* **Task details**: Reproduce the part of the grip strength article starting at "Having low grip" and ending at "cognitive impairment (6)(7).".

* **Supplied text**:
○ ○ ○

The Significance of Grip Strength for Your Overall Health

The Significance of Grip Strength for Your Overall Health

Is grip strength more crucial than we realise?

Grip strength is not just a simple measure; it is a consistent biomarker of your current well-being and can predict your future health outcomes with surprising accuracy (1). Handgrip strength (HGS) is closely related to overall strength, function of upper and lower limbs, bone density, cognitive function, malnutrition, depression, sleep issues, diabetes, chronic diseases, and overall quality of life (2)(3).


Having low grip strength can lead to a range of negative health consequences, including chronic conditions such as hypertension, diabetes, cancer, chronic lung disease, heart disease, stroke, arthritis, and psychiatric problems (4). Low grip strength is defined as having less than 26 kilograms or 57 pounds of force for men and 16 kilograms or 35 pounds for women (4). Adults with lower grip strength often face difficulties performing physical tasks like lifting heavy objects, climbing stairs, walking for extended periods, and even getting up from a chair (5). Furthermore, lower HGS has been linked to higher inflammation, poor heart health, malnutrition, poorer sleep quality, and cognitive impairment (6)(7).

○ ○ ○

Saved entries:
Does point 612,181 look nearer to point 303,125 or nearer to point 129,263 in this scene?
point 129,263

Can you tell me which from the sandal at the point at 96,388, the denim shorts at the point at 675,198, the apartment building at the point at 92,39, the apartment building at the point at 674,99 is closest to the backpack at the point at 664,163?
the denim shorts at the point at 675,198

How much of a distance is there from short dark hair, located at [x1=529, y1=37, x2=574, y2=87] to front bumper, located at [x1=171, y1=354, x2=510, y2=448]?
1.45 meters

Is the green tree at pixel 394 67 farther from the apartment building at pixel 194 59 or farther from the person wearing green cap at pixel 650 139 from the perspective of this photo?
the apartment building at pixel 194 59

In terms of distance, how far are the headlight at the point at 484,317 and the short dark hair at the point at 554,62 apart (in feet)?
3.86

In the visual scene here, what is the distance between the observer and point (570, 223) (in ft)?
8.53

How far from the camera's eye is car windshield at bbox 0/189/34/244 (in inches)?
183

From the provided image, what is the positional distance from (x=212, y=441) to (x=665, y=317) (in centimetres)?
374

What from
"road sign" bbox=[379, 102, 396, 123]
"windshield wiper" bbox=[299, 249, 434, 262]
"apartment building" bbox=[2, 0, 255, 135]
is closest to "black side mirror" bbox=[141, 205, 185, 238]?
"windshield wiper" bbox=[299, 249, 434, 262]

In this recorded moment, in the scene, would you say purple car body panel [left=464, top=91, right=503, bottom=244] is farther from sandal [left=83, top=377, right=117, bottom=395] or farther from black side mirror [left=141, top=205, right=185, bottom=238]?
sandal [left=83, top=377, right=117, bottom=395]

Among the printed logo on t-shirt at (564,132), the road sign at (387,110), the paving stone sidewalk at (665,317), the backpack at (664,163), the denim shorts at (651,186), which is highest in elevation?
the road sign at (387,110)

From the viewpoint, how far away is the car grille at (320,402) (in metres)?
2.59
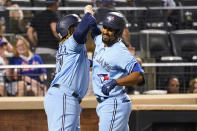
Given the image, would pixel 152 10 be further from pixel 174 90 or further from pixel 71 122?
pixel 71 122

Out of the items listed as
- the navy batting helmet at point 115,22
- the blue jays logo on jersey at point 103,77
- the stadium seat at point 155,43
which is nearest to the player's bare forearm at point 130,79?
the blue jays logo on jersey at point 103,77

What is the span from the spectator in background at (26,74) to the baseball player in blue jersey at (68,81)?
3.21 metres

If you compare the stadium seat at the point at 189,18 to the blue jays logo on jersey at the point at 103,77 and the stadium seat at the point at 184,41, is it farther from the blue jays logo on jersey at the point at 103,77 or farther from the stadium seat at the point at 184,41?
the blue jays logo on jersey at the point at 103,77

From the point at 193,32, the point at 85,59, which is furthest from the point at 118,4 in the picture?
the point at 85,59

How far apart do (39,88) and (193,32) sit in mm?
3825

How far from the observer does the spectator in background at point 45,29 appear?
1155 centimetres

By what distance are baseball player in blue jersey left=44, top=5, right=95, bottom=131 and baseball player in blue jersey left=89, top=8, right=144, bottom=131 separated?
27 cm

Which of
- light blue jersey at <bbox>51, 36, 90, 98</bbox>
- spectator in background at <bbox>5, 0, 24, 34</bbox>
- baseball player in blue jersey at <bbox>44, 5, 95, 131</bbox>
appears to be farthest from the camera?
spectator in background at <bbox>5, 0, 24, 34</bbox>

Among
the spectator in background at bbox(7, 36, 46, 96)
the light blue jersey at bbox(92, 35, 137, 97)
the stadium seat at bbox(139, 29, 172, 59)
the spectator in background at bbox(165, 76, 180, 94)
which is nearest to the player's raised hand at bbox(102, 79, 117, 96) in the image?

○ ○ ○

* **Solution to the problem**:
Having low grip strength can lead to a range of negative health consequences, including chronic conditions such as hypertension, diabetes, cancer, chronic lung disease, heart disease, stroke, arthritis, and psychiatric problems (4). Low grip strength is defined as having less than 26 kilograms or 57 pounds of force for men and 16 kilograms or 35 pounds for women (4). Adults with lower grip strength often face difficulties performing physical tasks like lifting heavy objects, climbing stairs, walking for extended periods, and even getting up from a chair (5). Furthermore, lower HGS has been linked to higher inflammation, poor heart health, malnutrition, poorer sleep quality, and cognitive impairment (6)(7).